Do this:
Return the entries below in their exact form, leaving the pictures out.

Exercise material:
+===+
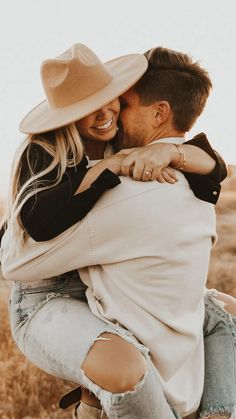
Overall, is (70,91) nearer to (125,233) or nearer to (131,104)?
(131,104)

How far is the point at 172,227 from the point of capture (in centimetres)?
261

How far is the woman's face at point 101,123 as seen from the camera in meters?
2.80

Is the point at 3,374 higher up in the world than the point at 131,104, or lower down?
lower down

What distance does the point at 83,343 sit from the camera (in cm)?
246

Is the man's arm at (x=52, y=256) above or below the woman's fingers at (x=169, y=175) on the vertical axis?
below

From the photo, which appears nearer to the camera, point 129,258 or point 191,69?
point 129,258

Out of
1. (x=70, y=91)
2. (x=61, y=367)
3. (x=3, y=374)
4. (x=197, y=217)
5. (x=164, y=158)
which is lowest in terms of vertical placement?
(x=3, y=374)

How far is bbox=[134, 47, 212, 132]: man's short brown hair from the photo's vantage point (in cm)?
288

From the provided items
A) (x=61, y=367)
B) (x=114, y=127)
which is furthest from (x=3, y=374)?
(x=114, y=127)

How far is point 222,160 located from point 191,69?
1.29 ft

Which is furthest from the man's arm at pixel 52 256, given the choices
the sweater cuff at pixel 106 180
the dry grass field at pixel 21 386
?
the dry grass field at pixel 21 386

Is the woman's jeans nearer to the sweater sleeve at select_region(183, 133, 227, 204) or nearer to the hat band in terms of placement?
the sweater sleeve at select_region(183, 133, 227, 204)

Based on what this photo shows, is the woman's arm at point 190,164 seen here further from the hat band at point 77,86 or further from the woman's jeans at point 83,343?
the woman's jeans at point 83,343

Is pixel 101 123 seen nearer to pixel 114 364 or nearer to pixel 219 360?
pixel 114 364
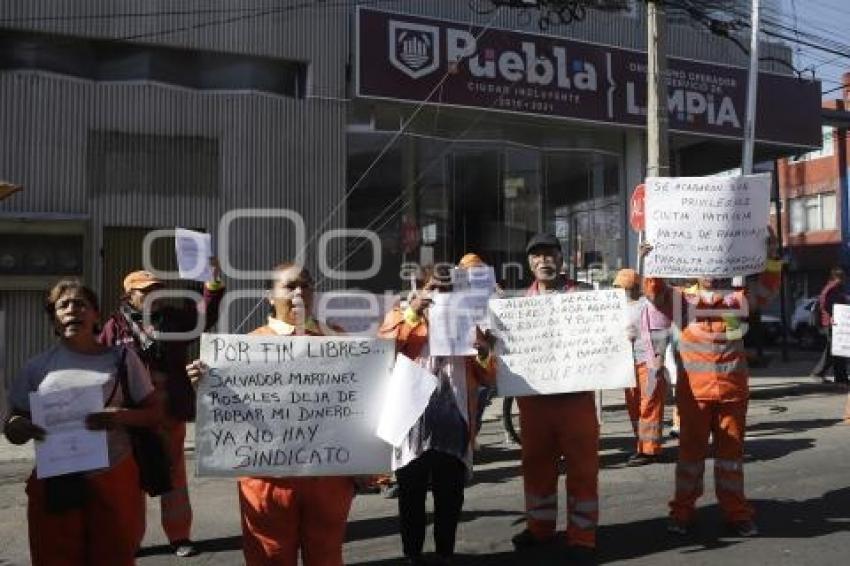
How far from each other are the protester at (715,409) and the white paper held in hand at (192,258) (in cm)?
289

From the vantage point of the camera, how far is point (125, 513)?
387 cm

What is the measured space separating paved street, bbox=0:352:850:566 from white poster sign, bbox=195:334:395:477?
5.93ft

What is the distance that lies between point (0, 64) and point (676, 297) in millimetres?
10785

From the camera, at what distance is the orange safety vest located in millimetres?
5957

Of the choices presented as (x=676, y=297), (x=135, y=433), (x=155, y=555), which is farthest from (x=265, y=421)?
(x=676, y=297)

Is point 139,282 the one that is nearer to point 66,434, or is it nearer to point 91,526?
point 66,434

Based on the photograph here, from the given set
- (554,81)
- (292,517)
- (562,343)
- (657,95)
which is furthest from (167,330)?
(554,81)

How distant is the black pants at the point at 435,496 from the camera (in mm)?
5285

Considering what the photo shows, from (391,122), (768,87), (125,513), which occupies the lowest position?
(125,513)

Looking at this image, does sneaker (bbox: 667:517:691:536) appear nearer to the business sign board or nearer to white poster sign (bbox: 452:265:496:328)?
white poster sign (bbox: 452:265:496:328)

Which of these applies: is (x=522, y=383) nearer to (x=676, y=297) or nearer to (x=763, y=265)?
(x=676, y=297)

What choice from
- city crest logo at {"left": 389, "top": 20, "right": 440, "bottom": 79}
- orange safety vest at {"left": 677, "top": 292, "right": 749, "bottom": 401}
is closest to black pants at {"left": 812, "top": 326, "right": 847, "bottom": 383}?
city crest logo at {"left": 389, "top": 20, "right": 440, "bottom": 79}

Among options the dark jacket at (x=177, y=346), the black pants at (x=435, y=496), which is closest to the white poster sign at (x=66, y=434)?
the dark jacket at (x=177, y=346)

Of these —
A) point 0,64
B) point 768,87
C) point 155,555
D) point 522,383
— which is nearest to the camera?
point 522,383
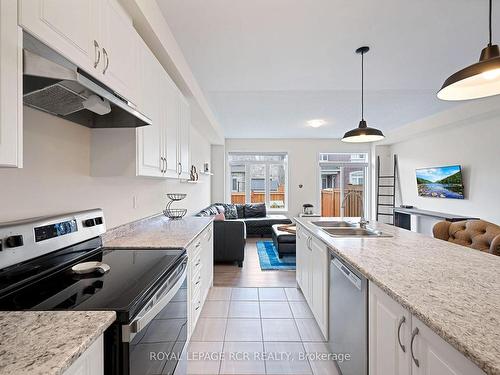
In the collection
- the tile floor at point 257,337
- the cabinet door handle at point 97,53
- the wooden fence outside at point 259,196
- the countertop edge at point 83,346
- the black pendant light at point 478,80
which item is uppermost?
the cabinet door handle at point 97,53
+===+
Answer to this exercise:
Overall, is (70,91) nearer to (125,233) or nearer to (131,104)?
(131,104)

How far is the point at 172,227 from the point of capture (in centimetres)?
261

How far is the woman's face at point 101,123 as seen from the camera in meters?
2.80

Is the point at 3,374 higher up in the world than the point at 131,104, or lower down?
lower down

What distance does the point at 83,343 sit from the camera (in cm)?
246

Is the man's arm at (x=52, y=256) above or below the woman's fingers at (x=169, y=175) on the vertical axis?
below

From the photo, which appears nearer to the camera, point 129,258 or point 191,69?
point 129,258

Out of
1. (x=70, y=91)
2. (x=61, y=367)
3. (x=3, y=374)
4. (x=197, y=217)
5. (x=164, y=158)
which is lowest in terms of vertical placement?
(x=3, y=374)

How far is bbox=[134, 47, 212, 132]: man's short brown hair from the photo's vantage point (in cm)?
288

From the provided items
A) (x=61, y=367)
B) (x=114, y=127)
which is furthest from (x=3, y=374)?
(x=114, y=127)

How far is point 222,160 located from point 191,69?
1.29 ft

Which is furthest from the man's arm at pixel 52 256, given the choices
the sweater cuff at pixel 106 180
the dry grass field at pixel 21 386
?
the dry grass field at pixel 21 386

Is the woman's jeans nearer to the sweater sleeve at select_region(183, 133, 227, 204) or nearer to the hat band in terms of placement?
the sweater sleeve at select_region(183, 133, 227, 204)

Based on what this photo shows, is the woman's arm at point 190,164 seen here further from the hat band at point 77,86 or further from the woman's jeans at point 83,343?
the woman's jeans at point 83,343

Is pixel 101 123 seen nearer to pixel 114 364 or nearer to pixel 219 360?
pixel 114 364
How far from each other are the protester at (715,409) and the white paper held in hand at (192,258) (in cm)?
289

From the vantage point of the camera, how far is point (125, 513)?
387 cm

What is the measured space separating paved street, bbox=0:352:850:566 from white poster sign, bbox=195:334:395:477?
5.93ft

What is the distance that lies between point (0, 64) and point (676, 297) in millimetres?
10785

From the camera, at what distance is the orange safety vest located in millimetres?
5957

Of the choices presented as (x=676, y=297), (x=135, y=433), (x=155, y=555), which is farthest from (x=265, y=421)?
(x=676, y=297)

Is point 139,282 the one that is nearer to point 66,434, or is it nearer to point 91,526?
point 66,434

Based on the photograph here, from the given set
- (554,81)
- (292,517)
- (562,343)
- (657,95)
which is furthest from (167,330)?
(554,81)

How distant is the black pants at the point at 435,496 from the camera (in mm)?
5285

Considering what the photo shows, from (391,122), (768,87), (125,513), which occupies the lowest position?
(125,513)

Looking at this image, does sneaker (bbox: 667:517:691:536) appear nearer to the business sign board or nearer to white poster sign (bbox: 452:265:496:328)?
white poster sign (bbox: 452:265:496:328)

Which of these applies: is (x=522, y=383) nearer to (x=676, y=297) or nearer to (x=763, y=265)?
(x=676, y=297)

What choice from
- city crest logo at {"left": 389, "top": 20, "right": 440, "bottom": 79}
- orange safety vest at {"left": 677, "top": 292, "right": 749, "bottom": 401}
is closest to black pants at {"left": 812, "top": 326, "right": 847, "bottom": 383}?
city crest logo at {"left": 389, "top": 20, "right": 440, "bottom": 79}

Among options the dark jacket at (x=177, y=346), the black pants at (x=435, y=496), which is closest to the white poster sign at (x=66, y=434)?
the dark jacket at (x=177, y=346)

Of these —
A) point 0,64
B) point 768,87
C) point 155,555
D) point 522,383
— which is nearest to the camera?
point 522,383
In the collection
- the tile floor at point 257,337
- the cabinet door handle at point 97,53
- the wooden fence outside at point 259,196
- the countertop edge at point 83,346
- the black pendant light at point 478,80
which item is uppermost?
the cabinet door handle at point 97,53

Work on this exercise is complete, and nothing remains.